Localizada no bairro Campo de Santana, a comunidade reúne três etnias diferentes: Guarani, Xetá e Kaingang. Foi a segunda aldeia indígena urbana da região Sul – a primeira é a Morro dos Cavalos, em Palhoça (SC), que é de 2001. Uma história que teve início em 2004, na antiga aldeia Cambuí, que se tornou a aldeia Kakané Porã em 2009, após a Companhia de Habitação Popular de Curitiba (Cohab) adquirir e ceder o local aos indígenas.
Com 40 anos de idade, Carlos Ubiratã é o filho do Cacique Carlos, fundador e primeiro cacique da Kakané Porã. Ele conta que tudo teve início quando seu pai começou a ter dificuldades na comunidade tradicional onde vivia, em Mangueirinha, o que a levou a se mudar para a Grande Curitiba. Após dois anos ele conseguiu trazer a esposa e filhos para a cidade grande. Nesse meio tempo, teve contato com outros índios que viviam na região, o que o levou a iniciar a luta pela criação duma aldeia.

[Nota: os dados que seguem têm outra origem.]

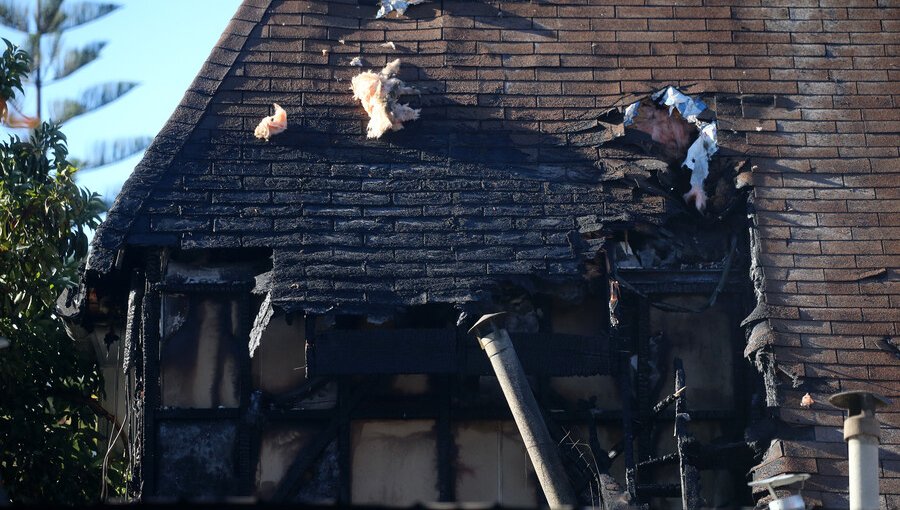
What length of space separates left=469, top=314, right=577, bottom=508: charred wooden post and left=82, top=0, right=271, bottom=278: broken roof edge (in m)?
2.96

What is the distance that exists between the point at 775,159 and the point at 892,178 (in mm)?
981

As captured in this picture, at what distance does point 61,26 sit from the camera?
27078mm

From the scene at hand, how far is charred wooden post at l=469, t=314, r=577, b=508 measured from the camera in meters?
10.5

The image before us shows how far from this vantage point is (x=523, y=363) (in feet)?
36.8

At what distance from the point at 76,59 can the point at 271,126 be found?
15.6m

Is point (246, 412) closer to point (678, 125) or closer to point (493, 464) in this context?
point (493, 464)

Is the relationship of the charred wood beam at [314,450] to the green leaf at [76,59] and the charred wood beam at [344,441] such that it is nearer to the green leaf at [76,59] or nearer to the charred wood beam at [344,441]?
the charred wood beam at [344,441]

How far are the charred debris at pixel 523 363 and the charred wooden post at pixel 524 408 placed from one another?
434 mm

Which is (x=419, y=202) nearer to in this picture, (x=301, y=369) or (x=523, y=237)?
(x=523, y=237)

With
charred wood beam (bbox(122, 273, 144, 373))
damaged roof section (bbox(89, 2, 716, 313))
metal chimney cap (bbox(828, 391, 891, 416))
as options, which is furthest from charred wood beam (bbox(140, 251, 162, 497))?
metal chimney cap (bbox(828, 391, 891, 416))

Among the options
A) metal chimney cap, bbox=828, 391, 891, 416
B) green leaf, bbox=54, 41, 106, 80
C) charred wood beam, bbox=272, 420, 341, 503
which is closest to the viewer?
metal chimney cap, bbox=828, 391, 891, 416

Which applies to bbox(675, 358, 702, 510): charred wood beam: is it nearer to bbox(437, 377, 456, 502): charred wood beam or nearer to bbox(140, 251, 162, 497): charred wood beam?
bbox(437, 377, 456, 502): charred wood beam

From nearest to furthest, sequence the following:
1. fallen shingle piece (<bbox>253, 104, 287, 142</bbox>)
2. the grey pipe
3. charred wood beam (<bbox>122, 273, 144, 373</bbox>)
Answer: the grey pipe
charred wood beam (<bbox>122, 273, 144, 373</bbox>)
fallen shingle piece (<bbox>253, 104, 287, 142</bbox>)

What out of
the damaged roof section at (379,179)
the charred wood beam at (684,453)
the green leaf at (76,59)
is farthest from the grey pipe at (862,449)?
the green leaf at (76,59)
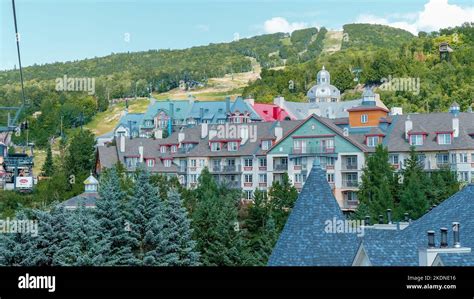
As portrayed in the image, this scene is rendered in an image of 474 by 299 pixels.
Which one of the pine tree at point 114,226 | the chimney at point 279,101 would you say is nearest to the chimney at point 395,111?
the chimney at point 279,101

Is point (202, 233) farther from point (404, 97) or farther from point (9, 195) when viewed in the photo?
point (404, 97)

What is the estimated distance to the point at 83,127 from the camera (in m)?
21.5

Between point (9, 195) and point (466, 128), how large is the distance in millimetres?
9410

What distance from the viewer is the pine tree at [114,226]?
995 cm

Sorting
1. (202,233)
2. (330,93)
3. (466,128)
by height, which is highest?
(330,93)

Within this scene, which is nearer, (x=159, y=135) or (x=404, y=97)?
(x=159, y=135)

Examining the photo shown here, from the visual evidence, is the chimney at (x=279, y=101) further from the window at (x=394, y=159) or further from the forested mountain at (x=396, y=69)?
the window at (x=394, y=159)

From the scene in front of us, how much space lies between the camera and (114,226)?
10891mm

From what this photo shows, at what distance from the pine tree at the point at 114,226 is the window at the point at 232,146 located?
6.79 m

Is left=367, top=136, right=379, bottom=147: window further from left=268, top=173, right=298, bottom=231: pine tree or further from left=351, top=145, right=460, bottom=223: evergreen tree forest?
left=268, top=173, right=298, bottom=231: pine tree

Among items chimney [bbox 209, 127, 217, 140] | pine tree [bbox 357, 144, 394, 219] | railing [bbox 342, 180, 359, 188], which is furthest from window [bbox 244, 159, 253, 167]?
pine tree [bbox 357, 144, 394, 219]

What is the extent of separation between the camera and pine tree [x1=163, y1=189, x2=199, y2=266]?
10594 mm

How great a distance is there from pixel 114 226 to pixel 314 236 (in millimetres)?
5505
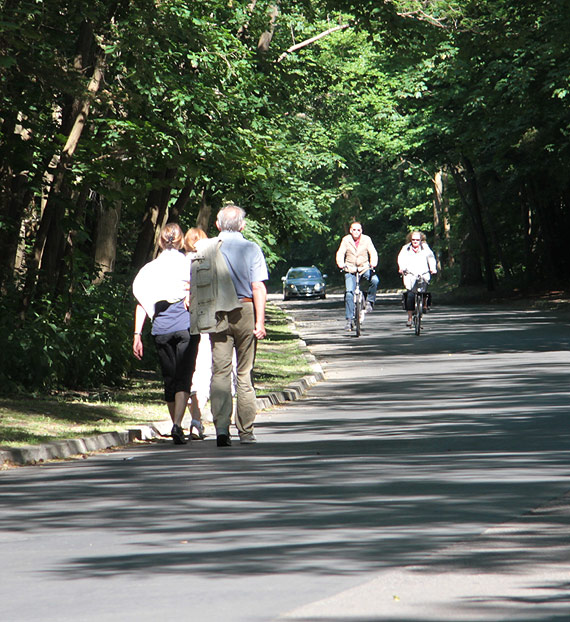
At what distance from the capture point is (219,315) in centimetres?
1243

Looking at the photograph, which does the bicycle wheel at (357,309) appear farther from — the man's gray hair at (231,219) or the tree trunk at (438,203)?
the tree trunk at (438,203)

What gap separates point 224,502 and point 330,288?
9256 cm

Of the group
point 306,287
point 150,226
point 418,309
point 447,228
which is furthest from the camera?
point 447,228

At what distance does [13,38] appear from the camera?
14.5 meters

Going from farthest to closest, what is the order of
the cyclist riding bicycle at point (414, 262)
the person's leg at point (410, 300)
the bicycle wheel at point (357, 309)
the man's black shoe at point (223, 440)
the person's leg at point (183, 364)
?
the person's leg at point (410, 300) < the cyclist riding bicycle at point (414, 262) < the bicycle wheel at point (357, 309) < the person's leg at point (183, 364) < the man's black shoe at point (223, 440)

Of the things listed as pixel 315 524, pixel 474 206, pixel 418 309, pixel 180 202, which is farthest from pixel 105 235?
pixel 474 206

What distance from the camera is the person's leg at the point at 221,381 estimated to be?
1235 cm

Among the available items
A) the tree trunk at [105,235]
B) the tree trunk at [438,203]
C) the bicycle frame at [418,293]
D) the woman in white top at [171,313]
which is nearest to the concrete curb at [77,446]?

“Meu pai começou a achar os outros índios que viviam por aqui, foi conhecendo eles, e chegou um dia pra minha mãe e disse’ vou montar uma aldeia para esses índios’. Ele via índio passando necessidade, pessoas que ficavam na rodoviária com as crianças, dormiam embaixo de ponte… E aí começou a luta. Foram cinco anos correndo para lá e para cá, até conseguir o terreno onde hoje estamos. E daí nasceu a Kakané Porã”, relata Ubiratã.
Fruto bom da terra
Kakané Porã significa “fruto bom da terra” na língua caingangue, um nome que faz jus ao florescimento da comunidade. Quando surgiu, a aldeia somava 35 famílias. Hoje, já são 48 e cerca de 240 pessoas, que se dividem pelas 46 casas que ficam numa área de 45 mil m². As ruas ali, inclusive e curiosamente, são organizadas no formato de um maracá, instrumento de dança caingangue.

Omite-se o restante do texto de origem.